MP3::Info and Unicode

pudge on 2002-02-15T16:58:07

So Che_Fox wants MP3::Info to handle Unicode strings. Well, he and others had recently helped me fix some problems with MP3::Info on ID3v2 tags and encoding bytes, so sure, let's look at it.

We figured we could just identify which strings are UTF-16 (the default for ID3v2; UTF-8 is not even supported until ID3v2.4.0, which most software doesn't even support yet) and convert them to UTF-8.

if ($uniconvert && ($encoding eq "\001" || $encoding eq "\002")) { # UTF-16, UTF-16BE my $u = Unicode::String::utf16($data); $data = $u->utf8; }

That worked fine, until we relalized that Unicode::String was leaving in the byte-order mark (BOM) and we don't want that. So we strip it out after the fact:

$data =~ s/^\xEF\xBB\xBF//; # strip BOM

Hopefully, that's the right thing. And it seems to work.

But then we realize that some tags might be Latin-1 and others might be UTF-8; so what to do? Well, we can convert everything to UTF-8, which will be fine, except that it will break things that want everything to be in Latin-1.

Bah.

I think we're going to make a switch of some kind to tell MP3::Info to convert everything to UTF-8. Bah, again, I say!


The Truth about Unicode

mirod on 2002-02-15T17:27:58

We all want Unicode to work, and there is no question that it is the Right Thing (tm) to do, being open, allowing other cultures to join us and use their own writing scheme and all.

The sad truth is that it is actually a huge pain in the ass to implement for most coders, at least in the US and especially in Europe, and I would be really interested to know if it makes things really easier for Asian coders.

Plus Unicode is usually being forced upon us by XML, which is never a nice thing when you are already fighting with a new technologu and have deadlines to meet ;--(

Re:The Truth about Unicode

pudge on 2002-02-15T17:57:42

Is it worse in Europe specifically because UTF-8 and 8-bit Latin-1 are incompatible?

Re:The Truth about Unicode

mirod on 2002-02-15T18:47:14

Yes, XML parsers not only tend to die a swift but painful death when they encounter a Latin-1 (or 2 or more) character, even in a CDATA section, but also, at least XML::Parser converts everything to UTF-8, even if the rest of the environment is entirely Latin-n. This is extremely annoying as it adds an extra level of complexity to all applications, and forces people to care about encodings when really they don't want to.

Re:The Truth about Unicode

Elian on 2002-02-15T18:19:54

The problem with the Asian languages is most of them already have a perfectly serviceable local standard. Big5 (traditional and simplified) for Chinese and Shift-JIS (amongst others) for Japanese. Korean and Vietnamese also have standards that work just fine.

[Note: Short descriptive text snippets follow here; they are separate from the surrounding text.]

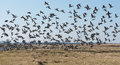 Barnacle Geese Flying Away In A Dutch Polder Landscape Royalty Free Stock Photo - 37800965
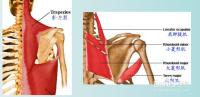 肩胸关节内收肌力检查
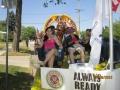 Lions pics 2012 066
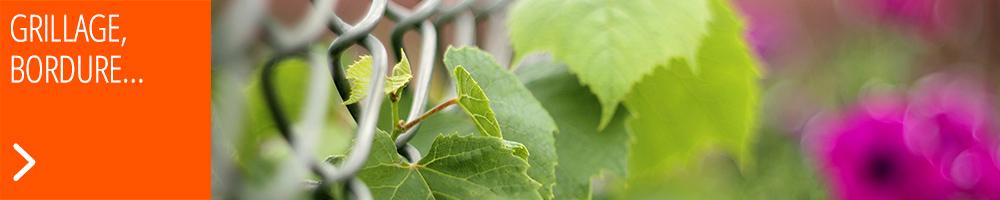 Grillage, treillis, occultation : délimitez votre jardin tout en l'habillant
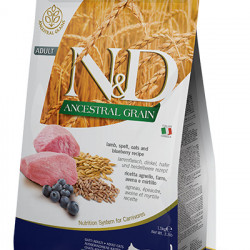 N&D Ancestral Grain Cat cu miel și afine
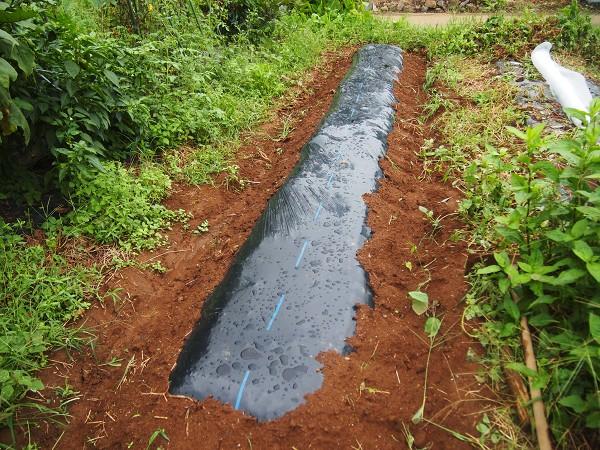 ラディッシュを栽培する畝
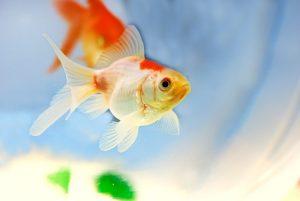 que-hacer-enfermedades-peces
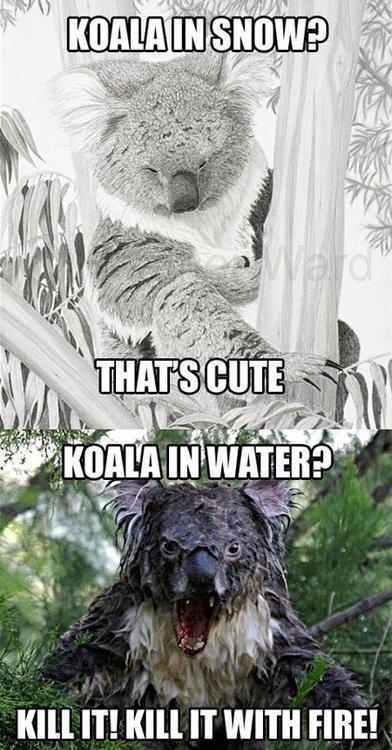 """Koala. . ill"""" IT! ' IT WITH TIRE! Koala ill"""" IT! ' IT WITH TIRE!"""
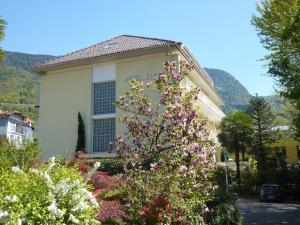 Hotel Zima - AbcAlberghi.com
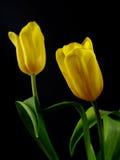 тюльпаны 2 Стоковое Изображение RF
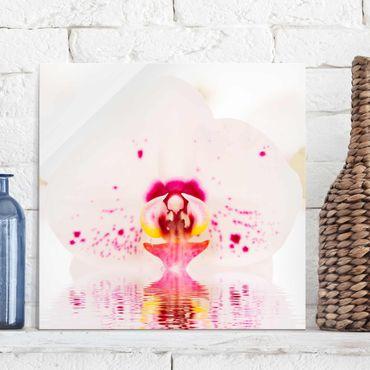 Quadro in vetro - Spotted Orchid on water - Quadrato 1:1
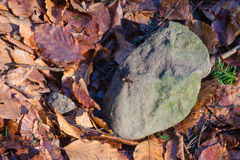 Alone stone. Lying in the leafs Stock Image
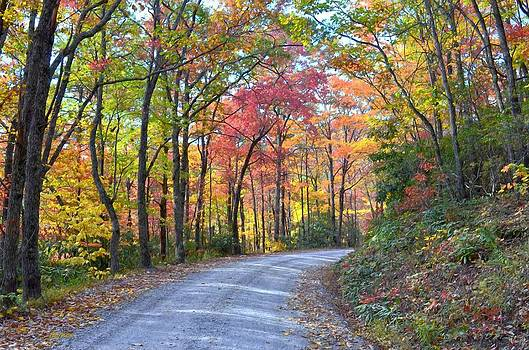 Autumn Forest Trail by Bob Jackson
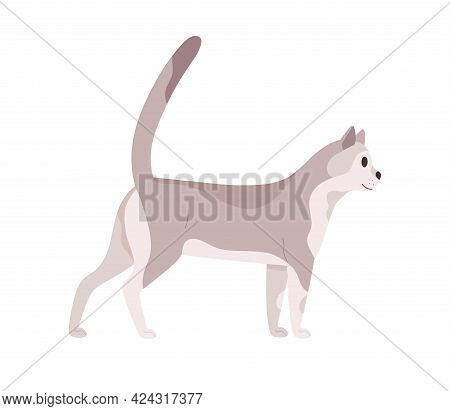 Cat Walking. Beautiful Slim Kitty. Feline Animal Standing With Tail Raised Up. Side View Of Friendly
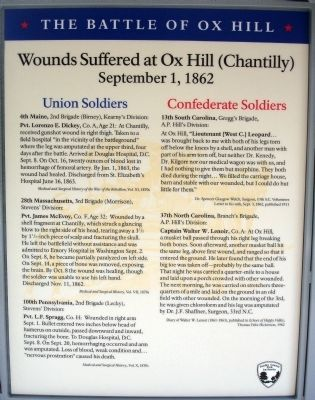 Wounds Suffered at Ox Hill (Chantilly) Panel image. Click for full size.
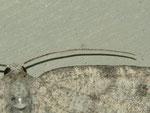 Charissa glaucinaria (Grüngraugebänderter Felsen-Steinspanner, Weibchen) / CH BE Hasliberg 1050 m,  10. 09. 2012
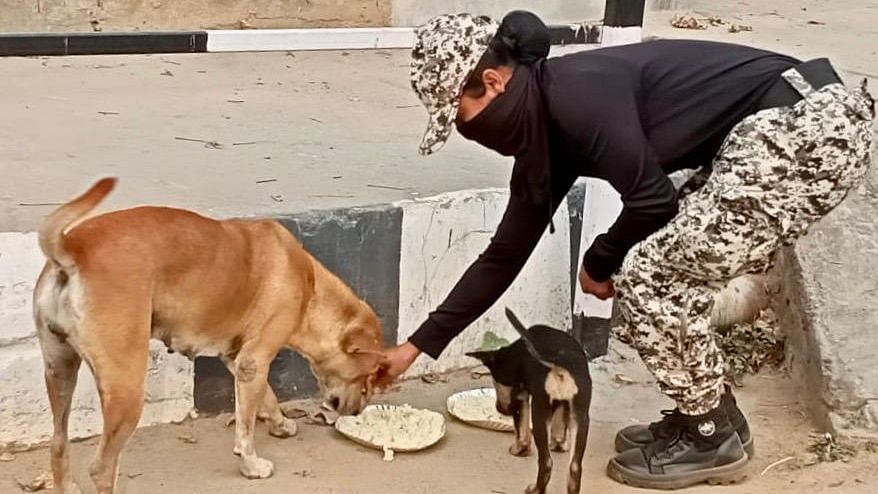 Amid Lockdown, Some Good 'Hoomans' Tend to Stray Animals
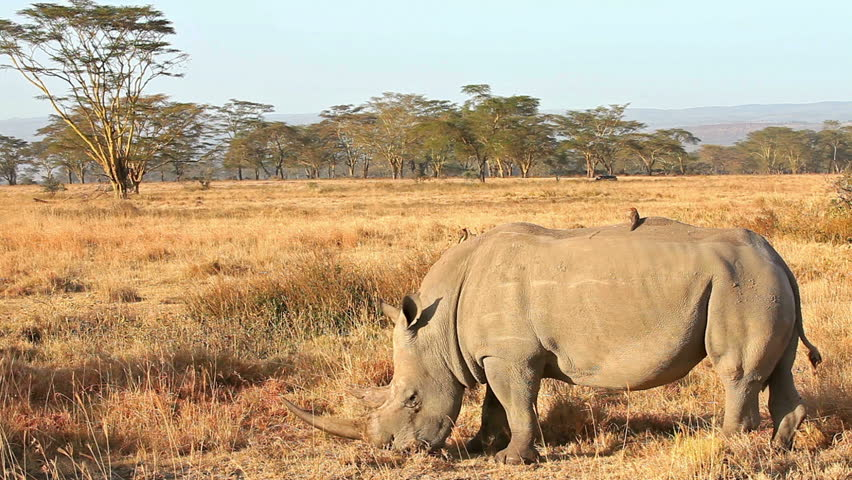 White rhinos in Nakuru Park in Kenya during the dry season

Unicode's in some ways more of a change for them than for us--while ASCII maps to Unicode (especially the utf8 encoding) with no change, the same can not be said for the asian languages. For them Unicode's more than just an annoyance, it's something that requires wholescale (and potentially lossy) conversions.

UTF8 versus Latin-1

TorgoX on 2002-02-15T18:53:32

Why not just write things as Latin-1 if they consist only of characters [\x00-xFF], and UTF8 otherwise?

Re:UTF8 versus Latin-1

pudge on 2002-02-15T19:09:11

Won't those characters show up wrongly when you expect to see UTF-8 characters, then? I don't really understand. Let's say I have ÿ, \xFF. I assume that character has some other byte representation in UTF-8. But how is that byte represented in UTF-8? Do you understand what it is that I don't understand?

Re:UTF8 versus Latin-1

TorgoX on 2002-02-15T19:18:03

I'm assuming all mp3-readers auto-detect encoding, so there's no "expecting to see UTF8" -- if you see UTF8, you see it and decode it as such, otherwise you assume it's something else. Remember, pretty much only UTF8 looks like UTF8.

Or: if mp3s have an explicit settign that says what encoding something is, then presumably there's no guesswork involved at all.

Re:UTF8 versus Latin-1

pudge on 2002-02-15T19:46:53

MP3 tags aren't just for MP3 readers, they are for web browsers, databases, text files of various kinds, etc.

Re:UTF8 versus Latin-1

TorgoX on 2002-02-15T21:07:58

My "mp3 reader", I mean anything that accesses the tag data in the files, including libraries that just pass it on to other applications.

But anyway. Ideally, calling applications (like a CGI that passes on the tag data) should make clear what kinds of data-encoding they can or can't cope with.